• _YOUR INSTRUCTIONS_
Reproduce word for word the passage of the text on the 1956 Art Pepper Quartet album from "Archive for the" to "Scott Yanow. AMG.".

• _TEXT SHOWN_
——————————
Archive for the Art PEPPER Category

Art PEPPER – The Art Pepper Quartet 1956

Posted in Art PEPPER, JAZZ on December 3, 2010 by whoisthemonk

Art PEPPER – The Art Pepper Quartet 1956
(No Alternate Takes)


Originally released on the defunct Tampa label and then on CD by the small V.S.O.P. label, this album features the great altoist Art Pepper with pianist Russ Freeman, bassist Ben Tucker and drummer Gary Frommer. Despite the inclusion of five alternate takes, there is still only around 41 minutes of music but the quality is high; even with his erratic lifestyle, Pepper never made a bad record. Highlights include Art’s original “Diane,” “Besame Mucho” and “Pepper Pot.” Fine music, but not essential when one considers how many gems Art Pepper recorded during his rather hectic life.
By Scott Yanow. AMG.
“The Art Pepper Quartet,” originally recorded for the Tampa label and reissued on CD by OJC, is one of the alto-saxophonist’s best early albums. The session was recorded on November 25, 1956 and features Russ Freeman on piano, Ben Tucker on bass, and Gary Frommer on drums. “The Tampa Quartet,” as it is affectionately referred to by collectors, along with the three volumes of the Complete Aladdin Recordings on Blue Note (two of which are currently out-of-print), are without a doubt his best work from the early to mid-1950s, and should be preferred hands down to titles like “Surf Ride” (see my review). With that being said, this disc gets four stars for two reasons. Even with five alternate takes the CD logs in at less than 45 minutes, and there are just so many other classic Pepper CDs available from OJC, including “Smack Up,” “Intensity,” “Meets the Rhythm Section” and “Gettin’ Together” (see my review of the latter) that interested parties should start elsewhere and work their way to “Tampa.”
——————————
• _DATASET EXTRACT_
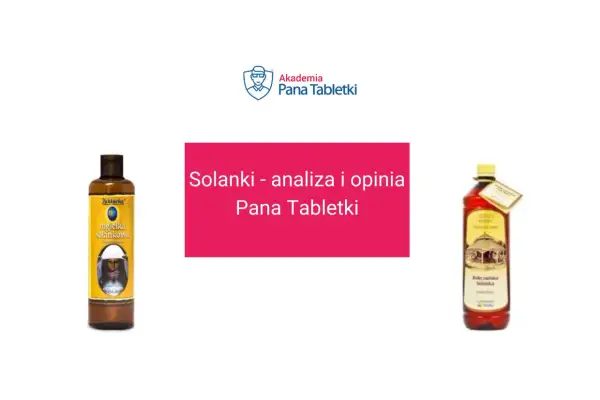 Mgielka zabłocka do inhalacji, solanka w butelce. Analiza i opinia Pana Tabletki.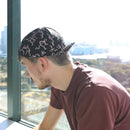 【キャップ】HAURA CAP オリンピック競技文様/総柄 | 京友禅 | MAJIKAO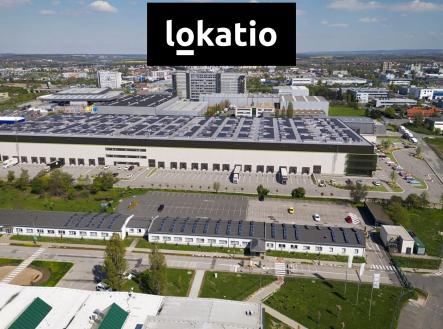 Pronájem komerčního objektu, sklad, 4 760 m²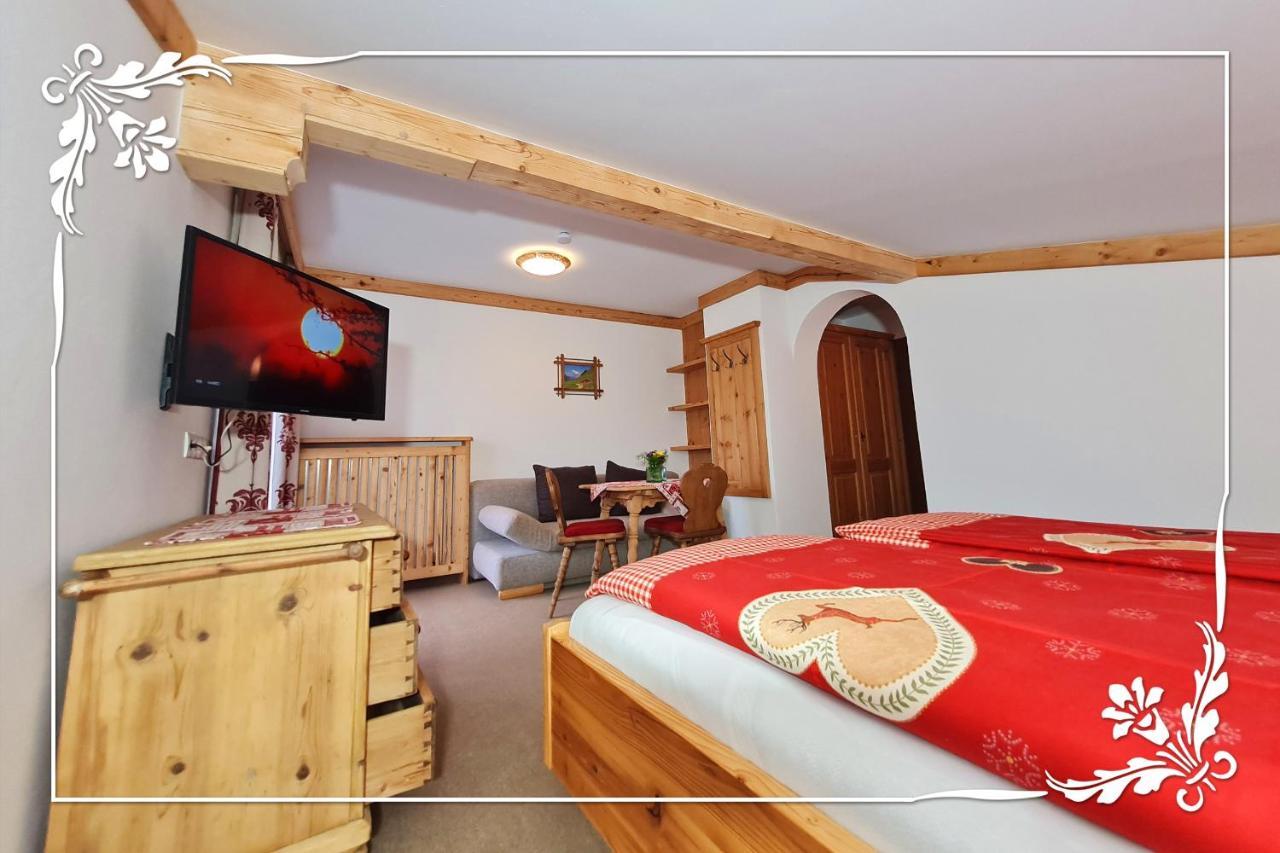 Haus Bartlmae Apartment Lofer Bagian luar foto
——————————
• _ANSWER SPACE_
Archive for the Art PEPPER Category

Art PEPPER – The Art Pepper Quartet 1956

Posted in Art PEPPER, JAZZ on December 3, 2010 by whoisthemonk

Art PEPPER – The Art Pepper Quartet 1956
(No Alternate Takes)


Originally released on the defunct Tampa label and then on CD by the small V.S.O.P. label, this album features the great altoist Art Pepper with pianist Russ Freeman, bassist Ben Tucker and drummer Gary Frommer. Despite the inclusion of five alternate takes, there is still only around 41 minutes of music but the quality is high; even with his erratic lifestyle, Pepper never made a bad record. Highlights include Art’s original “Diane,” “Besame Mucho” and “Pepper Pot.” Fine music, but not essential when one considers how many gems Art Pepper recorded during his rather hectic life.
By Scott Yanow. AMG.